7. A baseball diamond is a 90 foot square. The First & Second Base fit Within this square, but Second Base location in the square is at the Center of the base. This is the most common mistake people make when laying out a diamond.
8. If you plan on leaving the infield grass, you’ll have to create a Slide Pit Area around the base. Using string and spray paint, mark a 13 foot radius Within the 90 foot square and remove the turf. Most ball parks have infields entirely of dirt, but if the area is grassed you have an option.
9. The next step is a mammoth undertaking, which is the building of a pitchers’ mound. The pitching mound has a diameter of 18’ with 10’ in front of the pitching rubber and 8’ behind the rubber.
The top of the mound is a plateau, flat surface area, that is 5’ wide and is where the pitching rubber is located.
Getting Slope Right
10. Mark the 18’ circle with spray paint and begin building the mound 1” at a time. Measuring from 12” in front of the pitching rubber, at each 1” mark of elevation, begin your slope. I found it easier to work from ground level up, rather than the plateau down.
If available, use a transit to insure proper height and slope, but if unavailable you can use stakes, a taunt string line, measuring tape and line level.
11. Although the proper elevation and slope of the pitching mound is important, the proper mixture of good material used to build the mound is probably more important, as a firm landing spot, which is easily repaired, is critical for safety of the players.
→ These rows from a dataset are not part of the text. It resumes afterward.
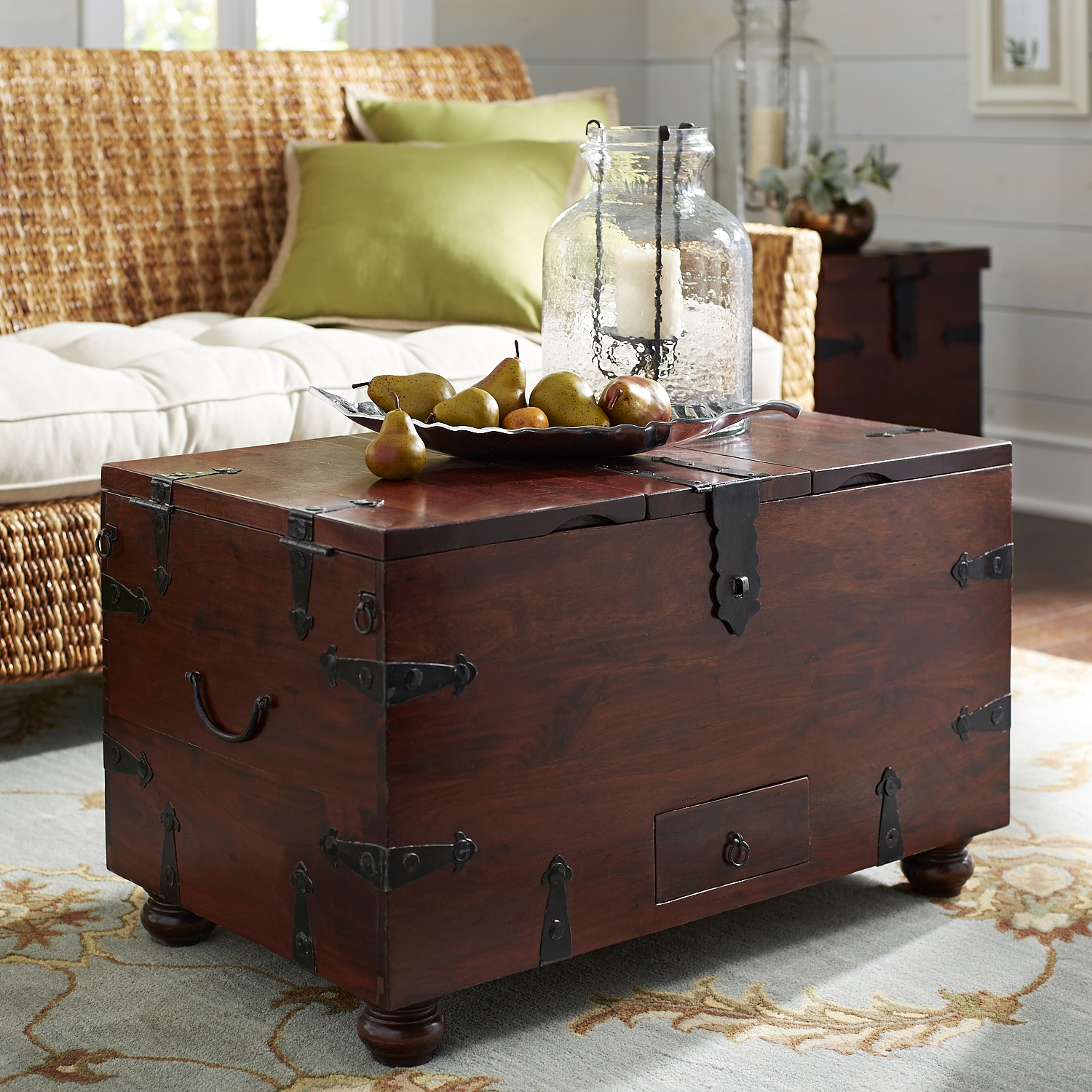 Ridgeway Trunk with Wine Storage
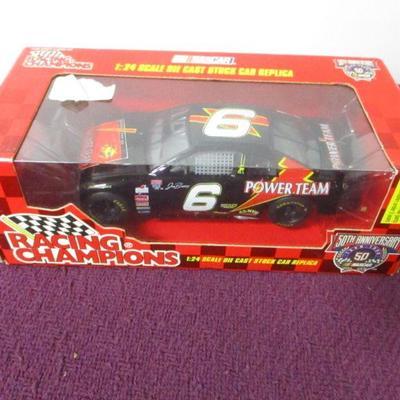 Lot 4 - Racing Champions 1:24 1998 #6 Power Team / Joe Bessey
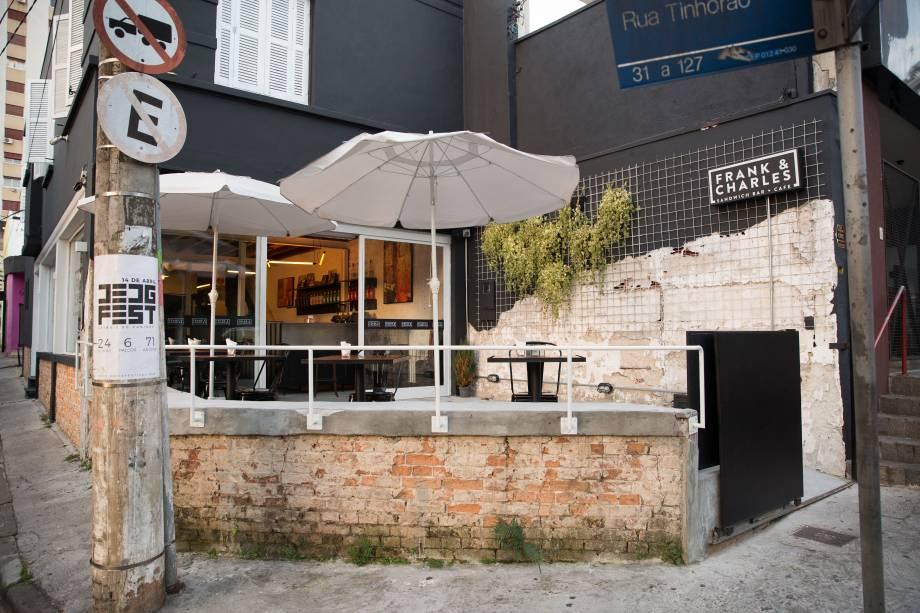 Fachada do Frank & Charles Sandwich Bar + Café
The following mixture will also be used for the Batters’ Box and Catchers’ Box.
A mixture of 40% Sand, 20% Silt and 40% Clay is essential to building areas of high traffic which can quickly degrade. This mixture resists this degradation and maintains a firm compactable surface area.
When mixing these products, pretend you are mixing concrete, as the different products must be thoroughly mixed in order to properly work.
Infield Soil Makeup
The infield will be comprised of material with less clay content than the pitching mound or batters’ box, as the infield should retain moisture and firmness, but too much clay will produce a baked harden infield.
Too much sand in the mixture will create unstable footing for the players and will easily and quickly develop low spots if not professionally dragged, and often creates a lip where the infield meets the outfield grass.
An ideal mixture for infield soil is 60% Sand, 20% Silt and 20% Clay. The silt and clay will give the field firmness while the sand keeps the infield from compacting too hard.
Building and maintaining a Baseball Field is no small task, but if you take your time, plan well and use the best available products possible, the end product will be a field easy to maintain and an infield players will be proud to play on.